**EXERCISE TASK**
Rewrite the records below, changing every "metal pole" to "steel pole" and leaving everything else as it is.

[Spatial question records]

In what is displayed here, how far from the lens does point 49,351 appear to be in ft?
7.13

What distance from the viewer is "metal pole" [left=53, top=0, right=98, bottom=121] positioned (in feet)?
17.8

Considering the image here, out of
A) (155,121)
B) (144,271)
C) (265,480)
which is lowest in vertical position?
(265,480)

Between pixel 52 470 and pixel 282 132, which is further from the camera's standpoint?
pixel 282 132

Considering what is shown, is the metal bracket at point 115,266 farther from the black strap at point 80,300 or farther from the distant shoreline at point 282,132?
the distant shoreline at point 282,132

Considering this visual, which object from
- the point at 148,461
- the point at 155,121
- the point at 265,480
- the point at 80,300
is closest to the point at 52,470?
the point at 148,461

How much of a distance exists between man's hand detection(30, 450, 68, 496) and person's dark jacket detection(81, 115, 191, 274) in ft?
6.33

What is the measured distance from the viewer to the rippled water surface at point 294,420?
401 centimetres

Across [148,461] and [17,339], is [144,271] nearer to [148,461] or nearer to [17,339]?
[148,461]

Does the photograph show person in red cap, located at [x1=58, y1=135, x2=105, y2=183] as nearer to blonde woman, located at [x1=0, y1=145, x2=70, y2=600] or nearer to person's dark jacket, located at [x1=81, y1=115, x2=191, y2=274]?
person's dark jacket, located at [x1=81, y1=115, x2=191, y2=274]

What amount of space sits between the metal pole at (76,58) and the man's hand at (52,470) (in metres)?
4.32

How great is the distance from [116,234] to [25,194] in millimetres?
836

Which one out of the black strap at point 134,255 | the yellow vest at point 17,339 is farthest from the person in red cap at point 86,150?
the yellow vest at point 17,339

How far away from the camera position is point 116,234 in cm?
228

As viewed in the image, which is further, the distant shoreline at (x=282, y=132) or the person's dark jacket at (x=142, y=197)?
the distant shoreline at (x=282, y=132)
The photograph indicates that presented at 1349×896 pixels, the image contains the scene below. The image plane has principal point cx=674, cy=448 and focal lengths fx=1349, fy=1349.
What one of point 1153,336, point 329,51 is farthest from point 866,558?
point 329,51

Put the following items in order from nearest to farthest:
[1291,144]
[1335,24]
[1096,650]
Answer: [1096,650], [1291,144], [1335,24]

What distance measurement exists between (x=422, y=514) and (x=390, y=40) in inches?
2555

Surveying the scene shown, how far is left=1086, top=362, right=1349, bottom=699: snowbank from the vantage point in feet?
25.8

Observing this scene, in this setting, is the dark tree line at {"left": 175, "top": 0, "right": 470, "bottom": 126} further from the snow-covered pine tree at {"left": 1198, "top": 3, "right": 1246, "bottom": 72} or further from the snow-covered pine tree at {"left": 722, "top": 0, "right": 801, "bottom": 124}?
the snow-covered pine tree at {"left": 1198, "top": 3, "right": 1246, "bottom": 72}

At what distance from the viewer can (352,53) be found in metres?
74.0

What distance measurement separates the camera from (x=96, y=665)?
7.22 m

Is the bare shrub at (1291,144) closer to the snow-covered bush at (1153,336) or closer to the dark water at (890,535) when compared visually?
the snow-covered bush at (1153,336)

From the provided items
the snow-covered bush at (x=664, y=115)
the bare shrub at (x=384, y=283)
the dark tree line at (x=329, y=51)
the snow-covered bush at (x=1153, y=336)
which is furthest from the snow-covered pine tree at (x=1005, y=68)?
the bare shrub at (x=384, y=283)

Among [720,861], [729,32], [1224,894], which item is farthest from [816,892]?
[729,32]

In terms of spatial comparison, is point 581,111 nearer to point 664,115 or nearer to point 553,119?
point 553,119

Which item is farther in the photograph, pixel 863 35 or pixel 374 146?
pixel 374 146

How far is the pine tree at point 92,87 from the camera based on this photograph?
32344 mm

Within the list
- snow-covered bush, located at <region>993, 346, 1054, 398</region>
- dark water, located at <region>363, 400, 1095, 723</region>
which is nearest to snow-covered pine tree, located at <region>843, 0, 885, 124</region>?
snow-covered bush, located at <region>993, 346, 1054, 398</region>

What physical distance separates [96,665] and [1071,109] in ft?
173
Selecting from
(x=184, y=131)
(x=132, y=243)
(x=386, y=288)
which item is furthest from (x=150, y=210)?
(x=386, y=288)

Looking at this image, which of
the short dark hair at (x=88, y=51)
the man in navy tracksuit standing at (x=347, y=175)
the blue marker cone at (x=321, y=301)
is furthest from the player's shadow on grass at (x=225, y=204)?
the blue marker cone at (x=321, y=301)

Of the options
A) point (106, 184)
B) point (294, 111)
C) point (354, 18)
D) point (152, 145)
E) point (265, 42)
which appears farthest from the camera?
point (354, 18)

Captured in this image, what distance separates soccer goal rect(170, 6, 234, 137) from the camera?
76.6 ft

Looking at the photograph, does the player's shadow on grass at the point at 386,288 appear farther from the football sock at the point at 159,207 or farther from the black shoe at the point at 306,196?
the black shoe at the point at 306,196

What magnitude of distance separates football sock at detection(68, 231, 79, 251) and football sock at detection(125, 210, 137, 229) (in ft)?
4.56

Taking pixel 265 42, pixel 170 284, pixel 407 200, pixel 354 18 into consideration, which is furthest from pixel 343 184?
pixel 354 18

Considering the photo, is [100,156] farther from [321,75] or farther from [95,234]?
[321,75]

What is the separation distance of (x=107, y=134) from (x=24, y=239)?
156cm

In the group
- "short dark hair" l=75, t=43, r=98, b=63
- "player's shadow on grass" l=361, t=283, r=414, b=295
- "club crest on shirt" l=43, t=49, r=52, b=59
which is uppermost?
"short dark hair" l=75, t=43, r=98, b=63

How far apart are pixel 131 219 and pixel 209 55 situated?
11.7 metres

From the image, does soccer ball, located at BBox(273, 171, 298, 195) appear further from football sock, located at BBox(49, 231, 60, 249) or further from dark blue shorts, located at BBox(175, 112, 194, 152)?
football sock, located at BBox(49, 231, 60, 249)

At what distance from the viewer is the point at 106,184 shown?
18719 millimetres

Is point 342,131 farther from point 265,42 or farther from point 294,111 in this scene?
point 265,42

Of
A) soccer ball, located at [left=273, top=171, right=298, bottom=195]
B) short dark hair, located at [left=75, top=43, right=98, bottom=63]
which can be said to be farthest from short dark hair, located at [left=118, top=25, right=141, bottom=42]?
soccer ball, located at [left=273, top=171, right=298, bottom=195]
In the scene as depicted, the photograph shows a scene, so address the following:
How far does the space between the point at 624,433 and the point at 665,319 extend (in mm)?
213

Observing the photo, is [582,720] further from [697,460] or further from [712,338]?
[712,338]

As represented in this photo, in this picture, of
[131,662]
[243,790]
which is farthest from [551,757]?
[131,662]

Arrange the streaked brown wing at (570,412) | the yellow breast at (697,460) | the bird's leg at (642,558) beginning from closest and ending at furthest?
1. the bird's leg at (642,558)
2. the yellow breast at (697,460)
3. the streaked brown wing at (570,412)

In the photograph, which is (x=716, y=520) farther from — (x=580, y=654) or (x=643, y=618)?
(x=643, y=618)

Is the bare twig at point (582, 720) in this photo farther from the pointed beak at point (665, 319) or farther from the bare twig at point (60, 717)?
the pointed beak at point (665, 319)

**SOLUTION**
In what is displayed here, how far from the lens does point 49,351 appear to be in ft?
7.13

What distance from the viewer is "steel pole" [left=53, top=0, right=98, bottom=121] positioned (in feet)?
17.8

Considering the image here, out of
A) (155,121)
B) (144,271)
C) (265,480)
which is lowest in vertical position?
(265,480)

Between pixel 52 470 and pixel 282 132, which is further from the camera's standpoint?
pixel 282 132

Considering what is shown, is the metal bracket at point 115,266 farther from the black strap at point 80,300 or farther from the distant shoreline at point 282,132?
the distant shoreline at point 282,132

Considering this visual, which object from
- the point at 148,461
- the point at 155,121
- the point at 265,480
- the point at 80,300
is closest to the point at 52,470?
the point at 148,461

How much of a distance exists between man's hand detection(30, 450, 68, 496) and person's dark jacket detection(81, 115, 191, 274) in ft?
6.33

What is the measured distance from the viewer to the rippled water surface at point 294,420?
401 centimetres

Across [148,461] and [17,339], is [144,271] nearer to [148,461] or nearer to [17,339]?
[148,461]

Does the photograph show person in red cap, located at [x1=58, y1=135, x2=105, y2=183] as nearer to blonde woman, located at [x1=0, y1=145, x2=70, y2=600] or nearer to person's dark jacket, located at [x1=81, y1=115, x2=191, y2=274]?
person's dark jacket, located at [x1=81, y1=115, x2=191, y2=274]

What amount of space sits between the steel pole at (76,58) and the man's hand at (52,470) (in metres)?
4.32

How great is the distance from [116,234] to [25,194] in millimetres?
836

Which one out of the black strap at point 134,255 | the yellow vest at point 17,339 is farthest from the person in red cap at point 86,150?
the yellow vest at point 17,339

How far away from the camera position is point 116,234 in cm?
228

As viewed in the image, which is further, the distant shoreline at (x=282, y=132) or the person's dark jacket at (x=142, y=197)?
the distant shoreline at (x=282, y=132)
The photograph indicates that presented at 1349×896 pixels, the image contains the scene below. The image plane has principal point cx=674, cy=448 and focal lengths fx=1349, fy=1349.
What one of point 1153,336, point 329,51 is farthest from point 866,558?
point 329,51

Put the following items in order from nearest to farthest:
[1291,144]
[1335,24]
[1096,650]
Answer: [1096,650], [1291,144], [1335,24]

What distance measurement exists between (x=422, y=514) and (x=390, y=40) in inches?
2555

Surveying the scene shown, how far is left=1086, top=362, right=1349, bottom=699: snowbank from the vantage point in feet?
25.8

Observing this scene, in this setting, is the dark tree line at {"left": 175, "top": 0, "right": 470, "bottom": 126} further from the snow-covered pine tree at {"left": 1198, "top": 3, "right": 1246, "bottom": 72} or further from the snow-covered pine tree at {"left": 722, "top": 0, "right": 801, "bottom": 124}?
the snow-covered pine tree at {"left": 1198, "top": 3, "right": 1246, "bottom": 72}

At what distance from the viewer can (352,53) be found in metres?
74.0

What distance measurement separates the camera from (x=96, y=665)?
7.22 m

Is the bare shrub at (1291,144) closer to the snow-covered bush at (1153,336) or closer to the dark water at (890,535) when compared visually?
the snow-covered bush at (1153,336)

From the provided items
the snow-covered bush at (x=664, y=115)
the bare shrub at (x=384, y=283)
the dark tree line at (x=329, y=51)
the snow-covered bush at (x=1153, y=336)
which is furthest from the snow-covered pine tree at (x=1005, y=68)?
the bare shrub at (x=384, y=283)

Among [720,861], [729,32], [1224,894], which item is farthest from [816,892]?
[729,32]

In terms of spatial comparison, is point 581,111 nearer to point 664,115 or nearer to point 553,119?
point 553,119

Which item is farther in the photograph, pixel 863 35 or pixel 374 146?
pixel 374 146

How far is the pine tree at point 92,87 from the camera based on this photograph?
32344 mm

Within the list
- snow-covered bush, located at <region>993, 346, 1054, 398</region>
- dark water, located at <region>363, 400, 1095, 723</region>
which is nearest to snow-covered pine tree, located at <region>843, 0, 885, 124</region>?
snow-covered bush, located at <region>993, 346, 1054, 398</region>

What physical distance separates [96,665] and [1071,109] in ft?
173
Selecting from
(x=184, y=131)
(x=132, y=243)
(x=386, y=288)
which item is furthest from (x=150, y=210)?
(x=386, y=288)

Looking at this image, which of
the short dark hair at (x=88, y=51)
the man in navy tracksuit standing at (x=347, y=175)
the blue marker cone at (x=321, y=301)
is furthest from the player's shadow on grass at (x=225, y=204)?
the blue marker cone at (x=321, y=301)

Of the options
A) point (106, 184)
B) point (294, 111)
C) point (354, 18)
D) point (152, 145)
E) point (265, 42)
which appears farthest from the camera?
point (354, 18)

Captured in this image, what distance separates soccer goal rect(170, 6, 234, 137) from the camera?
76.6 ft

Looking at the photograph, does the player's shadow on grass at the point at 386,288 appear farther from the football sock at the point at 159,207 or farther from the black shoe at the point at 306,196?
the black shoe at the point at 306,196

What magnitude of distance separates football sock at detection(68, 231, 79, 251) and football sock at detection(125, 210, 137, 229) (in ft)?
4.56

Taking pixel 265 42, pixel 170 284, pixel 407 200, pixel 354 18 into consideration, which is furthest from pixel 343 184?
pixel 354 18

Considering the photo, is [100,156] farther from [321,75] or farther from [95,234]?
[321,75]

What is the separation distance of (x=107, y=134) from (x=24, y=239)?
156cm

In the group
- "short dark hair" l=75, t=43, r=98, b=63
- "player's shadow on grass" l=361, t=283, r=414, b=295
- "club crest on shirt" l=43, t=49, r=52, b=59
which is uppermost?
"short dark hair" l=75, t=43, r=98, b=63

How far apart are pixel 131 219 and pixel 209 55 situated?
11.7 metres

From the image, does soccer ball, located at BBox(273, 171, 298, 195) appear further from football sock, located at BBox(49, 231, 60, 249) or further from dark blue shorts, located at BBox(175, 112, 194, 152)?
football sock, located at BBox(49, 231, 60, 249)

At what distance from the viewer is the point at 106,184 shown?
18719 millimetres

Is point 342,131 farther from point 265,42 or farther from point 294,111 in this scene?
point 265,42

Of
A) soccer ball, located at [left=273, top=171, right=298, bottom=195]
B) short dark hair, located at [left=75, top=43, right=98, bottom=63]
which can be said to be farthest from short dark hair, located at [left=118, top=25, right=141, bottom=42]?
soccer ball, located at [left=273, top=171, right=298, bottom=195]
In the scene as depicted, the photograph shows a scene, so address the following:
How far does the space between the point at 624,433 and the point at 665,319 extend (in mm)?
213

Observing the photo, is [582,720] further from [697,460] or further from [712,338]?
[712,338]

As represented in this photo, in this picture, of
[131,662]
[243,790]
which is farthest from [551,757]?
[131,662]

Arrange the streaked brown wing at (570,412) | the yellow breast at (697,460) | the bird's leg at (642,558) beginning from closest and ending at furthest?
1. the bird's leg at (642,558)
2. the yellow breast at (697,460)
3. the streaked brown wing at (570,412)

In the photograph, which is (x=716, y=520) farther from — (x=580, y=654) or (x=643, y=618)?
(x=643, y=618)

Is the bare twig at point (582, 720) in this photo farther from the pointed beak at point (665, 319) or farther from the bare twig at point (60, 717)?
the pointed beak at point (665, 319)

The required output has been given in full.